Wednesday, April 29, 2009

Twittering the Digu Way

If you dont' know by now, Twitter is a free micro-blogging service that allows its users to send and read other users' updates known as tweets -- text-based posts of up to 140 characters in length which are displayed on the user's profile page and delivered to other users who have subscribed to them. It's being used by everyone, from the British Airways to Barack Obama. But we must remember that Twitter is mainly for English-users - a large population of this world don't converse or even use English in their everyday lingua franca.

While Twitter is often regarded as an information network for distributing and exchanging information, in China, users rarely surf the net for information. The Web in China is not a Tool for people’s daily life, but rather a venue for entertainment and relaxation. Not surprisingly, blogging is also viewed in such a way.

Digu is such an example of how microblogging works in China. Digo, a microblogging service from Shenzhen is designed in such a way that it is deliberately entertainment-centric. It's even got a Celebrities’ Digu channel where users can follow 62 Chinese celebrities. What does this mean for us out here in the West? Nothing, we just twitter along. But we must be aware that despite the global Web 2.0 phenomenon, we are still geographically silos in language and culture. We might be information-rich, but we are not pluralistic in knowledge as we may think. Information professionals beware!


Jon G said...

I have to say I don't quite get your point. By far most Americans I know use the web/internet for primarily entertainment purposes. Sharing pictures of random dogs, sending chain emails, watching videos, play games and the list goes on.

The people who use social networking stuff to communicate seem to be a far smaller subset, mostly younger people my age and some of the tech savvy people in the Baby Boomer generation.

And a lot of the social networking stuff is entertainment/celeb based. I mean, look at Oprah and twitter or the Scrabble game on facebook.

I really don't know many people at all that uses some of the "life tools" like some of the stuff I see on lifehacker. In fact, the only "daily tools" type stuff I can think of is two of them...some folks who put what they're reading up on various services and some friends of mine who use a website to track calorie consumption.

Allan said...

Thanks Jon G for your comments.

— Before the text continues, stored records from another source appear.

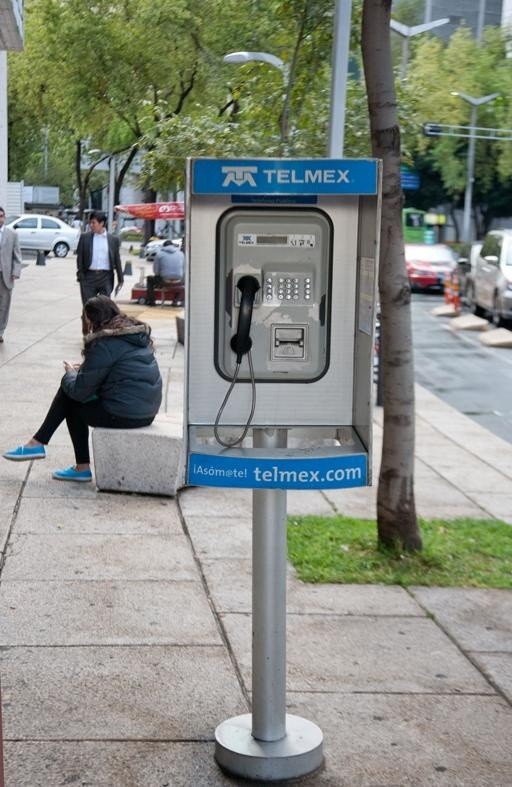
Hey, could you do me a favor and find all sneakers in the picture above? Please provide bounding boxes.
[53,466,92,483]
[3,446,45,462]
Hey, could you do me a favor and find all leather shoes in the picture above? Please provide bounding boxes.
[0,336,3,342]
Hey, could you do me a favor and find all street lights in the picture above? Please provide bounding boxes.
[222,49,293,101]
[449,91,502,244]
[388,16,450,85]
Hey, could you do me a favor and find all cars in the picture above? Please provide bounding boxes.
[401,208,512,328]
[0,214,80,258]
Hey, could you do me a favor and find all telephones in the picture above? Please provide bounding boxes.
[231,222,323,378]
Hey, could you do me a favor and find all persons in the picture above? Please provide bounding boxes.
[2,295,163,481]
[144,239,185,305]
[75,210,125,339]
[0,206,24,344]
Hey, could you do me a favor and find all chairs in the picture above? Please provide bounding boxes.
[162,275,185,308]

I do agree - North Americans use the web for entertainment a great deal, too.

But how many of us use it exclusively for just this purpose of entertainment, (i.e. watch online video sharing exclusively instead of TV) . What I'm trying to point out is that for information professionals, the culture of information is different across geographical lines, and this has implications for searching, organizing, and dissemination of knowledge for our users. Some more food for thought. . .


Jon G said...

I'd agree that there most likely is differences between geographic lines, I'm just not sure this one is the best example. I think in this particular case we have to be careful of being skewed because of our very profession. It's rather like a doctor who thinks every around him is sick but all the people where he goes to on vacation seem healthier ;).

Most of my relatives still don't use the web for "information finding". They use it almost exclusively for games and media. (One exception I just thought of, maps).

I remember way, way back (a decade ago, wow) a roommate who never used the internet for research, but solely to watch tv and movies. In fact, I'd wager most of the students in the dorms I lived in used their computers occasionally for writing papers, but mostly for illegal downloads and games.

I would imagine there's good examples of the differences out there. I also would suspect that you're likely to see a wide variety of usage even within one culture or even in one individual over time.

Dean Giustini said...

I hadn't heard of "Digu" so thank you for keeping me informed of the microblogging practices of our Chinese friends.

It's difficult to clearly or emphatically say that the web (or the Internet, if you will) is used for entertainment in one country more than another. In North America, the web's growth from 1990-2000 (Web 1.0?) was primarily in the entertainment and leisure areas; however, wasn't the Internet used by the US government way before it went public? That suggests it has a clear history of being used for work and learning.

Perhaps it's more accurate to say that Chinese youth use the Internet ALOT. And that they use social media increasingly - as Digu illustrates to some degree.


Allan said...

Thanks for all your comments. I enjoy conversing in such a social arena. What I also intended to say is that social media technologies are viewed differently in other areas of the world.

For the Chinese on the mainland, for example, social media Web 2.0 technologies are often not meant to be for informational purposes. Because of censorship, such sites as Youtube and Wordpress are censored.

What does this imply about information behaviours? I didn't mean that in the West, we limit ourselves with what we can do on the Web. I'm merely trying to point out that in the East, practices are different due to different social, cultural, economic, and political contexts.